First came the Italian Caprice. The orchestra, under the direction of Robert Maxym, sounded slightly tentative until the peroration, mainly because some of the tempi were on the slow side. Thereafter, however, the playing was fully confident and the tempi well chosen.
The Piano Concerto No 1 featured Pallavi Mahidhara, who produced a most musical account of what is too often treated as a pugilistic contest between piano and orchestra. Never did she bang in order to drown the orchestra, yet her tone soared out apparently without strain. She has obviously reconsidered the music carefully and there were many touching nuances, as well as an obedience to the composer’s markings.
Although the main theme of the Finale could have yielded a more fiery response, much of the “Russianness” of the music was amply presented. Ensemble with the orchestra was faultless throughout.

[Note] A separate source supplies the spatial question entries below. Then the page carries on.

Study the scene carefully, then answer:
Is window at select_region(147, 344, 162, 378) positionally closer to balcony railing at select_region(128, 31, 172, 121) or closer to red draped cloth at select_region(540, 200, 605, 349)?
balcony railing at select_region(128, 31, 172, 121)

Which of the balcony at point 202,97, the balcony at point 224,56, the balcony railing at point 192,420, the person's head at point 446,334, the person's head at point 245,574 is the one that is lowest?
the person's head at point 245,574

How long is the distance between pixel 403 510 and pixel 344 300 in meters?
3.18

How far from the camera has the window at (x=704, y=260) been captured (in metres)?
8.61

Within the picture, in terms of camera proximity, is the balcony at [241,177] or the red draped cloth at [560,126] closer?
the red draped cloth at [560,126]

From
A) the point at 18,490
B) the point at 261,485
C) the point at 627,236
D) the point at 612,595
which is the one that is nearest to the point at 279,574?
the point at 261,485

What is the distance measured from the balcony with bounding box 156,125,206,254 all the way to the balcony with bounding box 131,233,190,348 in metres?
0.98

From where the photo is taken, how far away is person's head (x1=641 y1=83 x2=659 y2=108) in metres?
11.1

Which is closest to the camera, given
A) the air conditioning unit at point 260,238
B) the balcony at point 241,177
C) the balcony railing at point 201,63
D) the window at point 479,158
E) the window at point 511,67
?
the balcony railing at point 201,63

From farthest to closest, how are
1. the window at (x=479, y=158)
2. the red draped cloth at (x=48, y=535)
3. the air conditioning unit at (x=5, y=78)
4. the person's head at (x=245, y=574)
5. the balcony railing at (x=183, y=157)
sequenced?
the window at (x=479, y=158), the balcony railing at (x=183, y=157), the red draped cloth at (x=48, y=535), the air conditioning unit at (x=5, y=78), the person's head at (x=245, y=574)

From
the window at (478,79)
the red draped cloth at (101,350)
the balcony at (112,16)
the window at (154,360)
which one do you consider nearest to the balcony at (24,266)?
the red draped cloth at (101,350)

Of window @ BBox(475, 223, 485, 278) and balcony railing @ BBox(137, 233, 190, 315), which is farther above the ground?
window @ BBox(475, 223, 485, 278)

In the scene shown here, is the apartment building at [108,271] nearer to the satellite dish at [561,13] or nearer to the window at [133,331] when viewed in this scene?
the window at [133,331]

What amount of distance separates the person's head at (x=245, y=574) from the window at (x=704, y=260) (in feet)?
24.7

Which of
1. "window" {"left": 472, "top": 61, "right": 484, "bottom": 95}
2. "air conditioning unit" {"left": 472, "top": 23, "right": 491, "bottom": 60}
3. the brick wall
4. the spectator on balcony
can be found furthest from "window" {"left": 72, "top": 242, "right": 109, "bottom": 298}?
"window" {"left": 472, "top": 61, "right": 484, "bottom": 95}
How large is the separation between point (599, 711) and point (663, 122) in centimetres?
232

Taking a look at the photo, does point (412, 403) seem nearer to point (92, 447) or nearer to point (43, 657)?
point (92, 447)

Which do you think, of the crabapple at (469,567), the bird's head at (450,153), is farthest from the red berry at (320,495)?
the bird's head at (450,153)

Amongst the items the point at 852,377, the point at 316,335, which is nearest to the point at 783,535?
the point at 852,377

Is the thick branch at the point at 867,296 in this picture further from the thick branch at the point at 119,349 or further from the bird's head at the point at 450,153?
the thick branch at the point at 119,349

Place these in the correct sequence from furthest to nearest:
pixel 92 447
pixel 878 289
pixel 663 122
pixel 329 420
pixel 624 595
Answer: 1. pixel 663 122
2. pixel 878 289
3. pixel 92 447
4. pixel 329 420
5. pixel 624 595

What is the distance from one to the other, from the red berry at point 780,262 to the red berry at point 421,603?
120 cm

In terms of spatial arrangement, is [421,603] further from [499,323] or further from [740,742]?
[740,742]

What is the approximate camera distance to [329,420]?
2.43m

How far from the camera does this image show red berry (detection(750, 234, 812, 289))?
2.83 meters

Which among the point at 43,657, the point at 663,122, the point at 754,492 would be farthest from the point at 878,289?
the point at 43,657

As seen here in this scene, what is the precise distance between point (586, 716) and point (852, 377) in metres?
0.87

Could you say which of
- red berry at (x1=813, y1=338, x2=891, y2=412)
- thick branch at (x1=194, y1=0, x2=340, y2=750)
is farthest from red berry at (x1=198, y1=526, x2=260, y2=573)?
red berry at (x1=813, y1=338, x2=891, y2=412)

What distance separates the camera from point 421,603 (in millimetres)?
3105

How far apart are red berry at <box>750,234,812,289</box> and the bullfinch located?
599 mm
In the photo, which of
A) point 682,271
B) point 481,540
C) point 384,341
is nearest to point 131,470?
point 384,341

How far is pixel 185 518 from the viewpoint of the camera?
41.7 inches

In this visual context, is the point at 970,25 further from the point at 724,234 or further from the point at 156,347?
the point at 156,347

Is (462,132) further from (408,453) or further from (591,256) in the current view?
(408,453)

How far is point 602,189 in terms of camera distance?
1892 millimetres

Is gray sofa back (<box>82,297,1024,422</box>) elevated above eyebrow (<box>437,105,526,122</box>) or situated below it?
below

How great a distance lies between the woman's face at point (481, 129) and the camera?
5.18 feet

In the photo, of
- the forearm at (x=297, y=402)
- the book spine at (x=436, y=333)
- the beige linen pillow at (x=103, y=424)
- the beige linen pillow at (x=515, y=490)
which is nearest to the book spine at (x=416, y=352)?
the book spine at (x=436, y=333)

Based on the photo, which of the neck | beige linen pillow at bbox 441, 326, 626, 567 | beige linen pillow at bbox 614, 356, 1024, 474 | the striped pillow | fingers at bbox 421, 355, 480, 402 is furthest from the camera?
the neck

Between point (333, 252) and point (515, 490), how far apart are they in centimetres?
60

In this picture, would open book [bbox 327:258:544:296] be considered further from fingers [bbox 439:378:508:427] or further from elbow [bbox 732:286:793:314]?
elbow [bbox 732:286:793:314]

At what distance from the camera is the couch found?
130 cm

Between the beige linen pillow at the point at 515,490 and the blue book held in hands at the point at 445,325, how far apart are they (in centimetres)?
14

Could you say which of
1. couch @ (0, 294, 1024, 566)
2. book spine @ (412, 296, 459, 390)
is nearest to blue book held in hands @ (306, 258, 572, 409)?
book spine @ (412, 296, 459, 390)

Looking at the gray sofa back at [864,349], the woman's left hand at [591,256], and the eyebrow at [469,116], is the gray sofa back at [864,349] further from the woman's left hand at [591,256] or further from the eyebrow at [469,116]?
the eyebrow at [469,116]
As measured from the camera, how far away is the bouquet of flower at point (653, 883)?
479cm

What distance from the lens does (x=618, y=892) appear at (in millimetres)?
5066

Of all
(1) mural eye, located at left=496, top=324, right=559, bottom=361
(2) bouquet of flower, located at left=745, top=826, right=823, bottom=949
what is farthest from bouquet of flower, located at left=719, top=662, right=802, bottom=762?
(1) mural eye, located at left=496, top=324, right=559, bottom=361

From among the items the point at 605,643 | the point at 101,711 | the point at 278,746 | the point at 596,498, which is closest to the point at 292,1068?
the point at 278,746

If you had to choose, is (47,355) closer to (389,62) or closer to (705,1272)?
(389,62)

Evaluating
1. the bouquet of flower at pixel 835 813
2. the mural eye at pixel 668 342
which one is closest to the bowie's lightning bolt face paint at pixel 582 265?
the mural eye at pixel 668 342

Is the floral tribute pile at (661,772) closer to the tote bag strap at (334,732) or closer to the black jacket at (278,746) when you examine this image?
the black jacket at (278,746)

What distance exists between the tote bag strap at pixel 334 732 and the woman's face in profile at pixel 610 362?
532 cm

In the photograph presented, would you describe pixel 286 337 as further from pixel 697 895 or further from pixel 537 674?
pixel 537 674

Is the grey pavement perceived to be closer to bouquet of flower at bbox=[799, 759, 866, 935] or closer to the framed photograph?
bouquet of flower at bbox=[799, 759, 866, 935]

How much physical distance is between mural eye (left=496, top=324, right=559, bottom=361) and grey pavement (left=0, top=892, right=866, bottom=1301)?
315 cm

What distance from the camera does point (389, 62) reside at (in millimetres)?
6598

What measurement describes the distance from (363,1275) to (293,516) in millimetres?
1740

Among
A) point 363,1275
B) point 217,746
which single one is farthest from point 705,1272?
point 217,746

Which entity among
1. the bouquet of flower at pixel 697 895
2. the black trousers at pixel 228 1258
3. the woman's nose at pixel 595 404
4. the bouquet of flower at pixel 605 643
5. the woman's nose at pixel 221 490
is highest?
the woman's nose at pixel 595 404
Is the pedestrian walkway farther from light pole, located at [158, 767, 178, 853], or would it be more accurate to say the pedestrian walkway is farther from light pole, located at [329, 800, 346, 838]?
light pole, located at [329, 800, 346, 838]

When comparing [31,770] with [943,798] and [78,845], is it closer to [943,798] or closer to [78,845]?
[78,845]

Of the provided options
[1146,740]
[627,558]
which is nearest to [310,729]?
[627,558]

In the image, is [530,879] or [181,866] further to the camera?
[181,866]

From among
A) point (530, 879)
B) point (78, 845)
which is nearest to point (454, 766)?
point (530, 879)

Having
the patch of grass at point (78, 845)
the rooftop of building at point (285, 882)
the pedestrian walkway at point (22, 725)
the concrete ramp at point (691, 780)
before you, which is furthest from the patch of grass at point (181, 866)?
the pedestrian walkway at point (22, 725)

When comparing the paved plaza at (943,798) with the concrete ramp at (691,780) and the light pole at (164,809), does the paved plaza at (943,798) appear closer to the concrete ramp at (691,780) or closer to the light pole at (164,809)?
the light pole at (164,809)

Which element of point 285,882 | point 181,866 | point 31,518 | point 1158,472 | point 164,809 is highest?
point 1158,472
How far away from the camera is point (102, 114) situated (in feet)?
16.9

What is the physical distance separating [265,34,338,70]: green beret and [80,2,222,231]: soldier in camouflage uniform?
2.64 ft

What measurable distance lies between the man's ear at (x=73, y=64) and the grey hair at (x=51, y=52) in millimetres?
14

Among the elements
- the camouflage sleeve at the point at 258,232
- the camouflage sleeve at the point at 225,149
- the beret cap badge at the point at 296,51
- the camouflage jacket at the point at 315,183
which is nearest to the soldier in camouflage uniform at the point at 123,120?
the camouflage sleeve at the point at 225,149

In response to a tremendous ovation, Mahidhara played a piano version of the Dance Of The Sugar-Plum Fairy, from The Nutcracker. What a suitable choice!
The remaining works were both tone poems, Romeo and Juliet (Fantasy Overture) and the 1812 Overture. Both were played with a much higher degree of tension and rhythmic thrust than the Italian Caprice, and one could luxuriate in a feast of memorable melodies and a cornucopia of instrumental colours.
The JPO will present a fourth season in October and November, consisting of the usual six concerts.